Deadly mushroom warning after Easter rain creates perfect conditions for the poisonous fungi to thrive
- Steer clear of wild mushrooms, Victorians said
- Rain has allowed deadly mushrooms to thrive
Victorians are warned to stay away from wild mushrooms, with Easter showers creating ideal conditions for toxic mold to thrive.
Death’s-head mushrooms are the most dangerous species and are usually found near oak trees in both regional and metropolitan areas.
They have a large yellow-green or olive-brown cap and can cause stomach pain, vomiting, diarrhea, organ failure and even death within 48 hours.
Yellowish mushrooms are the most common cause of fungal poisoning in Victoria and are very similar to supermarket bought field mushrooms.
They grow in lawns and gardens, and the severity of symptoms once consumed depends on how much of the mushroom is ingested.

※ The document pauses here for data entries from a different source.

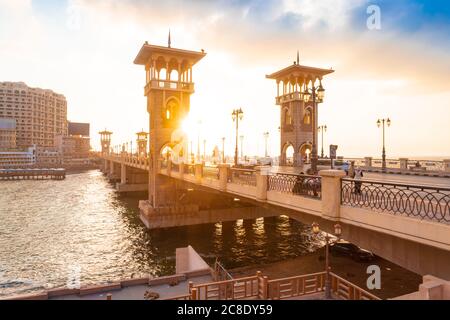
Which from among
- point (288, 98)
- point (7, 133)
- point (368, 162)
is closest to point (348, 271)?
point (368, 162)

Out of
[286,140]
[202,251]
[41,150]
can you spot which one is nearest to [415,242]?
[202,251]

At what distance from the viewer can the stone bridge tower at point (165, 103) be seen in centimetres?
3466

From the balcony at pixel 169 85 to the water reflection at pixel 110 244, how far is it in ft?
52.9

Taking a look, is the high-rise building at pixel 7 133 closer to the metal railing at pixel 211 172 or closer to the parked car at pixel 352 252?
the metal railing at pixel 211 172

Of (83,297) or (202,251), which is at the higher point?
(83,297)

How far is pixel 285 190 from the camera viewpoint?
1406 centimetres

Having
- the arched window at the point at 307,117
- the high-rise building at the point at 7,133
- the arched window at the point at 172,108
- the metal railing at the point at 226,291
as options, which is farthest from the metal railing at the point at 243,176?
the high-rise building at the point at 7,133

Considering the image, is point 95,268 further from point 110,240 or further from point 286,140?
point 286,140

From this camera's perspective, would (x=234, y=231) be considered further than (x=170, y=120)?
No

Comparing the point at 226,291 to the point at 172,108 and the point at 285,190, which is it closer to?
the point at 285,190

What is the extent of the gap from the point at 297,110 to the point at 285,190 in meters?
34.2

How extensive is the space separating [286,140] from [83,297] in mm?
39040

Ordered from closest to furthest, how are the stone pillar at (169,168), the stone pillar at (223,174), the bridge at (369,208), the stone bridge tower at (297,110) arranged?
the bridge at (369,208) < the stone pillar at (223,174) < the stone pillar at (169,168) < the stone bridge tower at (297,110)

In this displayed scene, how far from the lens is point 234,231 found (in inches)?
1302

Royal Botanic Gardens Victoria researcher Dr Camille Truong shows poisonous Death Cap mushrooms
Poisonous death cap (left) and yellow-colored mushrooms are particularly deadly
Deputy Chief Health Officer Clare Looker is urging Victorians not to pick or eat wild mushrooms this fall.
“It is very difficult to distinguish between poisonous and edible mushrooms, so people are advised to only consume commercially purchased mushrooms,” she said.
She asked anyone suspected of eating a poisonous mushroom to seek help immediately and not wait for symptoms to appear.
Mushroom enthusiasts who fell victim to toxic crops were among 60 people who made mushroom-related calls to the state’s poison information center in April-May last year, resulting in some referrals to the hospital.
In 2020, Victoria had a spate of fatal hood poisonings, with eight people hospitalized at one point. Five ended up in intensive care and one died.
In 2012, two people died after eating the deadly mushrooms at a New Year’s Eve party in Canberra and four others in the ACT were seriously poisoned two years later.
The death cap is commonly found in the Canberra area, as well as around Melbourne, Tasmania and Adelaide.
Wild mushrooms can also be deadly to pets.